Number of lines below with the word "frames": give it and nothing more.

Working data

──────────────────────────────

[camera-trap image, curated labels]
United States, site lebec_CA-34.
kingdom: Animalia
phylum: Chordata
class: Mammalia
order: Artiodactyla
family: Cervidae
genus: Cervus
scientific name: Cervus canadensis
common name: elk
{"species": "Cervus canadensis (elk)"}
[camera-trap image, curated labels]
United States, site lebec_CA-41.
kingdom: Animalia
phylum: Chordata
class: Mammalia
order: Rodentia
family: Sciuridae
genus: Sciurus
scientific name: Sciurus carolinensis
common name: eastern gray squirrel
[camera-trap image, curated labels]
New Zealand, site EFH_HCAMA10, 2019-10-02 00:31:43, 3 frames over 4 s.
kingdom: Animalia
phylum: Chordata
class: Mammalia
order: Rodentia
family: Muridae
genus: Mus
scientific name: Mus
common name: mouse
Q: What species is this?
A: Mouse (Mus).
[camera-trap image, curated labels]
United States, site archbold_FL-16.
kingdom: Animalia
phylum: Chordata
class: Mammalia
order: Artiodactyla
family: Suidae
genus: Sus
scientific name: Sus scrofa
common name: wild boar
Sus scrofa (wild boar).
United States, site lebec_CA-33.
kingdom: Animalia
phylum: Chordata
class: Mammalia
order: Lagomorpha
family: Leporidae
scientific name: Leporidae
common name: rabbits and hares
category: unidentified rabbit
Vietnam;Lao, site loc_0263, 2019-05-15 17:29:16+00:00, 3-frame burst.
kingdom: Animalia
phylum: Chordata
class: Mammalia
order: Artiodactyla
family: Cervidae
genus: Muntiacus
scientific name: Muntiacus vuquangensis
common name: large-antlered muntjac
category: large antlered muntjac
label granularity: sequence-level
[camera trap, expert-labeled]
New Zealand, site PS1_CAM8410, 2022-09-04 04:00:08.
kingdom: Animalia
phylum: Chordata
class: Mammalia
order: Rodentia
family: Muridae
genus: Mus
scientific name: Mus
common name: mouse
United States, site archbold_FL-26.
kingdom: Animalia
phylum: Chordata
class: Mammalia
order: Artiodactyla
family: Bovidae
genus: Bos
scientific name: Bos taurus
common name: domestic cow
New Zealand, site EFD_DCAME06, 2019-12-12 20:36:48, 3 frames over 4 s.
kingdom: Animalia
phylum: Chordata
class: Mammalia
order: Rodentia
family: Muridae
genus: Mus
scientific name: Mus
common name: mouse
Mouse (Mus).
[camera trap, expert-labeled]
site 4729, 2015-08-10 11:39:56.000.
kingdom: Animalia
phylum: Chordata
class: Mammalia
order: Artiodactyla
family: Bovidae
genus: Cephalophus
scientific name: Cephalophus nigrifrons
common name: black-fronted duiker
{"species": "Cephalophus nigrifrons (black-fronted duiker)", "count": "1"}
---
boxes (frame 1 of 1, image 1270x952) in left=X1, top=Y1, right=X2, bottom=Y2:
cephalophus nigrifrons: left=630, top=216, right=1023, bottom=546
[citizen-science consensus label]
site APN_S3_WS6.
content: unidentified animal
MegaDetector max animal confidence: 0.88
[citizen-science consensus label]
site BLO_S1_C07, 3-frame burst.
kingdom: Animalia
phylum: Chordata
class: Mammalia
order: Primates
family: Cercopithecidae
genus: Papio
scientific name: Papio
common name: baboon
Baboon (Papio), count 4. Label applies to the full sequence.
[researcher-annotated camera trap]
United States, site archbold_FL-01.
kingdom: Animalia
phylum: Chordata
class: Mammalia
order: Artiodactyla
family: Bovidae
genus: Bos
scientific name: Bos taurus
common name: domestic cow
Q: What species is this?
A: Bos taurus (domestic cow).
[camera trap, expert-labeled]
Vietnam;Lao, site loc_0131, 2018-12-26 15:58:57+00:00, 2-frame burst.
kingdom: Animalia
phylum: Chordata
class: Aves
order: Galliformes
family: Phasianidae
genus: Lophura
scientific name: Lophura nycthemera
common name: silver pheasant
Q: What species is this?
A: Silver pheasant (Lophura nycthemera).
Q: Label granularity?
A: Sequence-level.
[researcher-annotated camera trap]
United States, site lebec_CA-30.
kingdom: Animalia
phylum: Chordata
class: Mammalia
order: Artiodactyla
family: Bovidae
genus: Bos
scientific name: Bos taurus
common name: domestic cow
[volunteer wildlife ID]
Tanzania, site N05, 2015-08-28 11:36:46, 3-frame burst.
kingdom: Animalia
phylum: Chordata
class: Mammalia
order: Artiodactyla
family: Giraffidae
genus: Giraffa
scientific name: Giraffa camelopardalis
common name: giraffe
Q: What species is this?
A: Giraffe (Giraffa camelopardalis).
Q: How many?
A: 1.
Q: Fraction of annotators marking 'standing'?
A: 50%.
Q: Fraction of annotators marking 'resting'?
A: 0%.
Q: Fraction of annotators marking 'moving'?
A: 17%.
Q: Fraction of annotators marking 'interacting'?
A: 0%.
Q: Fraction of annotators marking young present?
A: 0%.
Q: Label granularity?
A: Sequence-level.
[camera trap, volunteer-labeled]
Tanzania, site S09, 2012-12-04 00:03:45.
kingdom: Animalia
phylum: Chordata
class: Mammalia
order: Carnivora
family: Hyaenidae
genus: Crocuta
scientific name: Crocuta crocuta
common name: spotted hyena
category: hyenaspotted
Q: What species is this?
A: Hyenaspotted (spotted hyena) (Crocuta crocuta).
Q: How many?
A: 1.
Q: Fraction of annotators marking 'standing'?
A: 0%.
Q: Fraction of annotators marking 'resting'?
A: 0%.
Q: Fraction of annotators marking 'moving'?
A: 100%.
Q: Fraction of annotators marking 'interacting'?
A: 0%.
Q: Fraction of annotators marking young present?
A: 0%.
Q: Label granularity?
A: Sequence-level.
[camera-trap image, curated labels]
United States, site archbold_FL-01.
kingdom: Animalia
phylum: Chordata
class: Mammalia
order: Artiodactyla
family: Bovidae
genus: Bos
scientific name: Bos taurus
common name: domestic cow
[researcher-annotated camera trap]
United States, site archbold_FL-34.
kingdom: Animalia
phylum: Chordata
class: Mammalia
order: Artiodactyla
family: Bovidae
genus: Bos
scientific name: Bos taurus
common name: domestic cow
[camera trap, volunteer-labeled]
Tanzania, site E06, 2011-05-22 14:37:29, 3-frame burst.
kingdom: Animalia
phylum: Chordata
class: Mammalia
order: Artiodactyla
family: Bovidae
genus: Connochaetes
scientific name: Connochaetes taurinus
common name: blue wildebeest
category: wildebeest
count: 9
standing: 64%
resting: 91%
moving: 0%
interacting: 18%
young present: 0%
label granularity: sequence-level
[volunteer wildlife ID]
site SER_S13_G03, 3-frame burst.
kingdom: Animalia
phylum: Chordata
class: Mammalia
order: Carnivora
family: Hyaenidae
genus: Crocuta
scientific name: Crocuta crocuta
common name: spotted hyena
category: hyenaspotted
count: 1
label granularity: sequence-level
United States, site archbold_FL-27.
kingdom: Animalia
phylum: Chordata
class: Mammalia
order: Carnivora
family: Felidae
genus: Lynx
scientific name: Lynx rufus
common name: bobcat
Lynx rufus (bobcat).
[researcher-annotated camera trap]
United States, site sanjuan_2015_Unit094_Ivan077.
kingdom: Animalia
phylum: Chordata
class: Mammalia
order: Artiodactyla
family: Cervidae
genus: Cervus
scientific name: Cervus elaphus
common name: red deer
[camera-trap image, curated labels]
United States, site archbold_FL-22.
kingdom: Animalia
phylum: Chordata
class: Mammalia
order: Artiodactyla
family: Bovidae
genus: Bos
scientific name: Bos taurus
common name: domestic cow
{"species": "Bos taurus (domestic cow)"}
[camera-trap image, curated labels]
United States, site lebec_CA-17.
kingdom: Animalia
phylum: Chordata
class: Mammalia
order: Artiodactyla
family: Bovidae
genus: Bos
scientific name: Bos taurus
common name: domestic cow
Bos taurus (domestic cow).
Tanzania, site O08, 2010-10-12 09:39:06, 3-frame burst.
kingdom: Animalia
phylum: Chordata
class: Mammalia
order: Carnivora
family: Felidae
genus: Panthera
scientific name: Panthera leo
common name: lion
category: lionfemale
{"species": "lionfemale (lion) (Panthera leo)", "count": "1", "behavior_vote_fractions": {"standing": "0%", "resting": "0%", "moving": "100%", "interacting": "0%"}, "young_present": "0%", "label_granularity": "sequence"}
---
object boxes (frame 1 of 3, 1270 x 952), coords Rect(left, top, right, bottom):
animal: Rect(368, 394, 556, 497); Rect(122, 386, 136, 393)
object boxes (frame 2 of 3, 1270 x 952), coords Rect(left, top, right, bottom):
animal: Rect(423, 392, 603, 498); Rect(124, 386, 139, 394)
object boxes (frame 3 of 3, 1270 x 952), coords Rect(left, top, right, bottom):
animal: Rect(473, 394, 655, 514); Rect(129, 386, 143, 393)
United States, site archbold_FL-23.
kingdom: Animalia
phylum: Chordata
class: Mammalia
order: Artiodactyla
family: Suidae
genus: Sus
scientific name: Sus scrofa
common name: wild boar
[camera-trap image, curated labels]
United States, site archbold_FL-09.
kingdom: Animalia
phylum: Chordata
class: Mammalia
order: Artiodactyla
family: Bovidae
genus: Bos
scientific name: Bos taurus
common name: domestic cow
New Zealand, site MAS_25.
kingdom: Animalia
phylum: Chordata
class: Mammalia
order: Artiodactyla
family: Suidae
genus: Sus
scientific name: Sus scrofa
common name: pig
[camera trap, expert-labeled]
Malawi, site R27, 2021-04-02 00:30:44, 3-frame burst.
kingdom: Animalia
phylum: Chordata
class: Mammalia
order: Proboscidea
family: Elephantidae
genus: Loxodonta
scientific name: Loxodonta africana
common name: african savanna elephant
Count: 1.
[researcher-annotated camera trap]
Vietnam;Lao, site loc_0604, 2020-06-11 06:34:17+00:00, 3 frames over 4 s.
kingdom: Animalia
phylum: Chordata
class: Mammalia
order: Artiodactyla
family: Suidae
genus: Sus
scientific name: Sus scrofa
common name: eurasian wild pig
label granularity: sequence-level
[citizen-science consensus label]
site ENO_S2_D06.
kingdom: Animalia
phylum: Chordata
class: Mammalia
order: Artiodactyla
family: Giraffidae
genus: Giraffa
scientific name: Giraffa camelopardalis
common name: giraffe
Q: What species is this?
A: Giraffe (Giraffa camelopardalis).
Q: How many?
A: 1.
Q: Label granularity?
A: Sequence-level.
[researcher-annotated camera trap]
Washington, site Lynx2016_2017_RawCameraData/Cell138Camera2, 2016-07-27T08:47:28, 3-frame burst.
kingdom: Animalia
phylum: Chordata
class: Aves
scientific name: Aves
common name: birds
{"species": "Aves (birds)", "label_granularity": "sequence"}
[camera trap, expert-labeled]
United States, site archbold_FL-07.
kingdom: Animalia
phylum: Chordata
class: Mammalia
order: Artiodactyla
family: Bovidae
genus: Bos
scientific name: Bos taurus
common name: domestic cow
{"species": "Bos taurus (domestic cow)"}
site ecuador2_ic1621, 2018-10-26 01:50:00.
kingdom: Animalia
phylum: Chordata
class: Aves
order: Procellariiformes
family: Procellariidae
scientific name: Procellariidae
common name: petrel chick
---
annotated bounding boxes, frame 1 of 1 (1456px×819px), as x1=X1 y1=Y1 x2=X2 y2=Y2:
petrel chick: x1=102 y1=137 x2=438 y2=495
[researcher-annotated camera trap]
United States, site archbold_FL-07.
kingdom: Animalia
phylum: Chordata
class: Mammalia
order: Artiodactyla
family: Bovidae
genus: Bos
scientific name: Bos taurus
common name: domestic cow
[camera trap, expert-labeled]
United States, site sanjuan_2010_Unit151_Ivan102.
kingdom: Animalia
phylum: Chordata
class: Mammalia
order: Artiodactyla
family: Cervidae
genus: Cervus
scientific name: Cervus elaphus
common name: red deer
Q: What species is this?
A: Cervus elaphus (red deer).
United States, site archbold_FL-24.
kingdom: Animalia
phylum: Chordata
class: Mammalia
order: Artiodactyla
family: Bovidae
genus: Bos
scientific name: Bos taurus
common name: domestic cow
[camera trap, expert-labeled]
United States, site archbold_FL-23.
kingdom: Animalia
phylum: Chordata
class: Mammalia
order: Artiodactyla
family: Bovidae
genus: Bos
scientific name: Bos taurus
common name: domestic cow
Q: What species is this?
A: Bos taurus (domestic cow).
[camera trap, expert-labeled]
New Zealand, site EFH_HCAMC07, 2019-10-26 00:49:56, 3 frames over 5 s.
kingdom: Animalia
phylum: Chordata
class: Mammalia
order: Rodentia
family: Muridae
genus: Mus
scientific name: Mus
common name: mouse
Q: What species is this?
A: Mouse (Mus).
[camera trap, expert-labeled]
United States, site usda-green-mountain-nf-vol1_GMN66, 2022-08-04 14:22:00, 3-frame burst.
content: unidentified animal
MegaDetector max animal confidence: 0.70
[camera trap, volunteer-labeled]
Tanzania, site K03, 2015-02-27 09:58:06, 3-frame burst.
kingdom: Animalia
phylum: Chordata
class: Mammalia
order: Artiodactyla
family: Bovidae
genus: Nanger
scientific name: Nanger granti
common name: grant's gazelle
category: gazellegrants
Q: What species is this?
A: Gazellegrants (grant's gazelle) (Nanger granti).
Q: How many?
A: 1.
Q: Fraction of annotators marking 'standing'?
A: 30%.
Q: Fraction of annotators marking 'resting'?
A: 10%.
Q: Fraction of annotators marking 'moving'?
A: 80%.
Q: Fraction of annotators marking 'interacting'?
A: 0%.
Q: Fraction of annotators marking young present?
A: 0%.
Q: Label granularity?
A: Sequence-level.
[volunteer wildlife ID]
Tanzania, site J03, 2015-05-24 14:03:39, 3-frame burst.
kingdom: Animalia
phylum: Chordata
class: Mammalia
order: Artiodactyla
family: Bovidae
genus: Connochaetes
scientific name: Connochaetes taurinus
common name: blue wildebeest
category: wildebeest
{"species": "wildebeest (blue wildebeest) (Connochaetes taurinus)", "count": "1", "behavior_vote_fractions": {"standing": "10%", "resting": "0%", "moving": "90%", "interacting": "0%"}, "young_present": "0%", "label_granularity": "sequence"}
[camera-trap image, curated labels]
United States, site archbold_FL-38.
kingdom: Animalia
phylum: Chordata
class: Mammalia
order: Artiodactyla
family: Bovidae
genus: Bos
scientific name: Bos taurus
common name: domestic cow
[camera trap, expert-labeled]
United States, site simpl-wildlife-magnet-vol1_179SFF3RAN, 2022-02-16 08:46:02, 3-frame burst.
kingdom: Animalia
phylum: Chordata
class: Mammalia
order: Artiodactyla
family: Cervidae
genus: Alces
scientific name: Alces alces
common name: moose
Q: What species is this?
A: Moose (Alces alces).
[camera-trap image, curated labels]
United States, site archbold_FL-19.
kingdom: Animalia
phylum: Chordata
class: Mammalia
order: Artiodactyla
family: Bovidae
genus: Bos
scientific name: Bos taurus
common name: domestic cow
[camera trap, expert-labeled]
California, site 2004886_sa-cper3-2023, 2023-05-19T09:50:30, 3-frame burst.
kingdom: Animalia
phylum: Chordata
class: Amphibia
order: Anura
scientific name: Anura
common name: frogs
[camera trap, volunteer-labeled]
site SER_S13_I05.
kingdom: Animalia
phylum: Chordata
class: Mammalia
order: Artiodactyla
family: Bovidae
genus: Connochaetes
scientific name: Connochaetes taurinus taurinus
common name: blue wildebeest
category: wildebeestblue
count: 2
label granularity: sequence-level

──────────────────────────────

Result of the task
4